QUOI DE NEUF CHEZ LES SOCIOPROFESSIONNELS ?

Publié le par JPC

A deux semaines près, le renouvellement du Conseil économique et social de Lorraine (CESR) se synchronisait avec le beaujolais nouveau. Comme lui, l'aspect "nouveau", bien sûr, des valeurs éprouvées aussi, mais peu de changements criants.
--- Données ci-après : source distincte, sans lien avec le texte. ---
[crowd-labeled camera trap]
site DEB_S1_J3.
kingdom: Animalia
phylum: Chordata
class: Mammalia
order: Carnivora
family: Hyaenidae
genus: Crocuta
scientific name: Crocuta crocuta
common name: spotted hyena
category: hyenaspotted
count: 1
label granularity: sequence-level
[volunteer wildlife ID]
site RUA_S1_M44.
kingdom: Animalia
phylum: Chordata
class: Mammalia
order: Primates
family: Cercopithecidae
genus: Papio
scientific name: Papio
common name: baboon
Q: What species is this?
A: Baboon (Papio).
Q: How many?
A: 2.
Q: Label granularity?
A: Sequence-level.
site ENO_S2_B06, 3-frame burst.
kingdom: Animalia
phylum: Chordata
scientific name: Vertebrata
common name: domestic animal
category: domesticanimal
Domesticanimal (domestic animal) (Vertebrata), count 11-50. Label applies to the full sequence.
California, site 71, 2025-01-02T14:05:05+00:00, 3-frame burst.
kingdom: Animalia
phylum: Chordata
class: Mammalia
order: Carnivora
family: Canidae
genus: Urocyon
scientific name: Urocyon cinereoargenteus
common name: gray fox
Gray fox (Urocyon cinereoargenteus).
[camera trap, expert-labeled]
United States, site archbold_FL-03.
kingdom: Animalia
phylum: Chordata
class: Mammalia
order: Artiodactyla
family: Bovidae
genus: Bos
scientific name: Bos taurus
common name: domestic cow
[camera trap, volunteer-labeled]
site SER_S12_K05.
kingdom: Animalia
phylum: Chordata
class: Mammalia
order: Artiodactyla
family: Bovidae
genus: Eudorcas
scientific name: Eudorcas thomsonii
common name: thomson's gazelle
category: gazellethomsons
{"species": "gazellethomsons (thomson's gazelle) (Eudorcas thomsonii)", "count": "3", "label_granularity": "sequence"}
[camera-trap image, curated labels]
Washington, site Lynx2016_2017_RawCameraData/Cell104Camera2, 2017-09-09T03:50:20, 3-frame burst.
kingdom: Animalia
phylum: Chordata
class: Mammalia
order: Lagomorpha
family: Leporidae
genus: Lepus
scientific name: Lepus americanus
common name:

On ne change pas une équipe qui gagne. C'est, apparaît-il, ce qui semble faire l'unanimité au sein de l'actuel cénacle consultatif qui double les élus politiques du Conseil régional de Lorraine. Rappelons, pour faire court, que le CESR ne possède que le pouvoir d'éclairer de ses connaissances l'assemblée régionale qui, elle, statue sur la politique régionale. La Région peut ainsi saisir le CESR sur un sujet donnée et, de son côté, le CESR à la possibilité de "s'autosaisir" d'un sujet dont les socioprofessionnels, du fait de leur ressenti venant du terrain, pensent qu'il concerne l'ensemble des Lorrains. Cette assemblée est statutairement composée de 92 membres répartis en quatre collèges ; le premier collège (31 sièges) synthétise la sphère patronale et les entrepreneurs, le second collège (31 sièges) représente les acteurs syndicaux, le troisième (26 sièges) est animé par le monde associatif, et le quatrième et dernier collège (4 sièges) est désigné par le préfet de région qui nomme là des "personnes qualifiées".

Unanimité sauf pour FO
Le président nouvellement élu est Roger Cayzelle dont c'est ici le troisième mandat. Cette élection fut sans surprise d'autant qu'il était le seul candidat. Les résultats montrent ainsi l'unanimité de cette assemblée puisque 81 votes furent pour lui contre 1 nul et 10 votes blancs. La chose semblait donc prévue ainsi depuis fort longtemps au sein des 4 collèges. Il est vrai que Roger Cayzelle, issu de la CFDT, a fait preuve de diplomatie et à su travailler, lors de ses deux premiers mandats, avec l'ensemble des représentants des quatre collèges. Mais comme l'on dit dans les albums d'Astérix "…avec toute l'assemblée ? Non, car un petit village résiste". Ou plutôt un petit village est exclu de cette belle unanimité ; c'est FO. En effet, le syndicat Force Ouvrière est, aujourd'hui comme hier, écarté des responsabilités et de la vice-présidence au sein du CESR. Les raisons ? Roger Cayzelle les exprime dans une lettre en date du 7 novembre 2007 adressée à Madeleine Thiebaut (FO) dont le syndicat demandait depuis quelques mois qu'elle fasse partie du nouveau bureau du CESR : <<…il est peut probable que je donne suite à ton désir de faire partie une nouvelle fois du bureau du CES. Mes réflexions s'orientent plutôt, si je suis réélu et, en accord avec celles et ceux qui ont soutenu notre action depuis 2001, vers un renouvellement marqué par l'arrivée des collègues entrés plus récemment dans notre assemblée>>. Suite à quoi, FO est en effet absent du nouveau bureau et Jean-Marie Robert (FO et représentant historique au sein du CES auquel il appartient depuis ses débuts), se demandait : <<Avons-nous le droit d'exister ? Cela vaut-il même la peine que nous siégions en commission ?>>. 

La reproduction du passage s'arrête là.